Dr. Fleming Y. M. Lure is currently a Chief Product Officer, MS Technologies Corp, Rockville, MD, since 2012.  He had worked and established a team at Kodak Health Imaging to develop computer aided detection (CAD) including image processing, machine learning, artificial intelligence to detect breast cancers on mammograms.  Later, he has co-founded a company Deus Technologies Corp and served as VP of Research and Development to develop CAD products to automatically detect lung cancers and tuberculosis on medical images in 1997.  Deus was later acquired by investors led by board of director of P&G to form Riverain Technologies. He then joined Guardian Technologies Corp to develop the CAD product to detect acid fast bacilli of tuberculosis on sputum smear microscopy.  This has helped Guardian to be listed in NASDAQ (symbol: APVS) in early 2010.  Dr. Fleming Lure received his Ph.D. in Electrical Engineering, Pennsylvania State University.

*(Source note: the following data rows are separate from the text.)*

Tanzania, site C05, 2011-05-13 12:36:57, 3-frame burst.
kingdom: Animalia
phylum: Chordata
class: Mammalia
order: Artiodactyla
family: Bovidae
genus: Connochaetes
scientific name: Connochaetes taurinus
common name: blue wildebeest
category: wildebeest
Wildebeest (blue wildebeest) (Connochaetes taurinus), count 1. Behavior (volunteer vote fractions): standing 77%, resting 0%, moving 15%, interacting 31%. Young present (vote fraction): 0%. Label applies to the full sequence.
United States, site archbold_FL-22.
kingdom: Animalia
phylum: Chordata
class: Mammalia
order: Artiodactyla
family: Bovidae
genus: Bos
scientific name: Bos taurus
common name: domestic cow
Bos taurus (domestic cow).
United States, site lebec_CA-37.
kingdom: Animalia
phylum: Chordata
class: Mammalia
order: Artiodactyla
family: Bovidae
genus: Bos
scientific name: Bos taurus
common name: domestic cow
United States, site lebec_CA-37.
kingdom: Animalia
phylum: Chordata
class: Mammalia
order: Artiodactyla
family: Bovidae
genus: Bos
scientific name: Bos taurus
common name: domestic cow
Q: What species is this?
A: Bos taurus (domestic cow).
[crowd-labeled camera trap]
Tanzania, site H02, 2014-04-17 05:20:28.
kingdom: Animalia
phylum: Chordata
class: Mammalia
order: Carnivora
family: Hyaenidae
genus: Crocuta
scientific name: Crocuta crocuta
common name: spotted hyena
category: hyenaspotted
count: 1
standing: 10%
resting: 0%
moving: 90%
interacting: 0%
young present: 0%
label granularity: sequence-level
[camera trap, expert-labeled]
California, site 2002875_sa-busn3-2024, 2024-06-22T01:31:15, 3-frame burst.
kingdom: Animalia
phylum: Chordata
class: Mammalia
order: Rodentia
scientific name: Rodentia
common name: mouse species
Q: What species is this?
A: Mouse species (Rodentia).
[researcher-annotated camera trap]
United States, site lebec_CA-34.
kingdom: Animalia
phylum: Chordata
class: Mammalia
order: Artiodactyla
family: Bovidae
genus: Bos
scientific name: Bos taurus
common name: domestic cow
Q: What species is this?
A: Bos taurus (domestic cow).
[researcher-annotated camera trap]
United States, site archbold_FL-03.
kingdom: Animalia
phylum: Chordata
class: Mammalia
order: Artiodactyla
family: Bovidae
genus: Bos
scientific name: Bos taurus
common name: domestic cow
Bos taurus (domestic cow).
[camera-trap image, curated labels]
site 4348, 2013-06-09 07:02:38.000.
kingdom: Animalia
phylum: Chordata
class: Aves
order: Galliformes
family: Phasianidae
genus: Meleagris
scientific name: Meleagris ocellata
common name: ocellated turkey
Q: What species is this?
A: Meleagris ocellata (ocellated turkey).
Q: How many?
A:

For over 20 years, he has conducted research on computer-aided diagnosis, including computer vision, machine learning, image processing, and deep learning in the areas of radiological and pathological images for breast cancer, lung cancer, tuberculosis, Alzheimer’s disease, COVID-19, and others.  Recently, he has also conducted research and development on hand-held low-power radar and artificial intelligence for the detection of fall of older adults and analysis of gait for the risk estimation of Alzheimer’s disease.  Dr. Lure has led the team that developed the first FDA pre-market approved (PMA) CAD systems for early-stage lung cancer detection in radiological images.  He is PI/PD for over 12 SBIR/STTR Phase I and II projects funded by NIH and DoD and has published over 90 papers in journals and conference proceedings.

 

Dr. Mikel Rodriguez

Director of The Artificial Intelligence and Autonomy Innovation Center at MITRE 

Dr. Mikel Rodriguez is the director of The Artificial Intelligence and Autonomy Innovation Center at MITRE labs. Being part of a not-for-profit in the public interest Dr. Rodriguez works with a team that can look beyond the bottom line of any particular product or organization and focus harnessing AI to help address national and global challenges. For the past twenty years his research has focused on exploring how artificial intelligence and in particular Computer Vision can be used to help solve problems for a safer world. He obtained his PhD at UCF’s Center for Research in Computer Vision. He was a visiting researcher at the Robotics Institute at Carnegie Mellon and a post-doctoral fellow at INRIA at the Département d’Informatique of Ecole Normale Supérieure in Paris, France. Dr. Rodriguez was the chair of the ODNI Video Analytics Research Working Group and is a senior technical advisor for the Pentagon’s Project MAVEN. He has served in the program committee for IEEE Computer Vision and Pattern Recognition, IEEE International Conference on Computer Vision, and IEEE Transactions on Pattern Analysis and Machine Intelligence.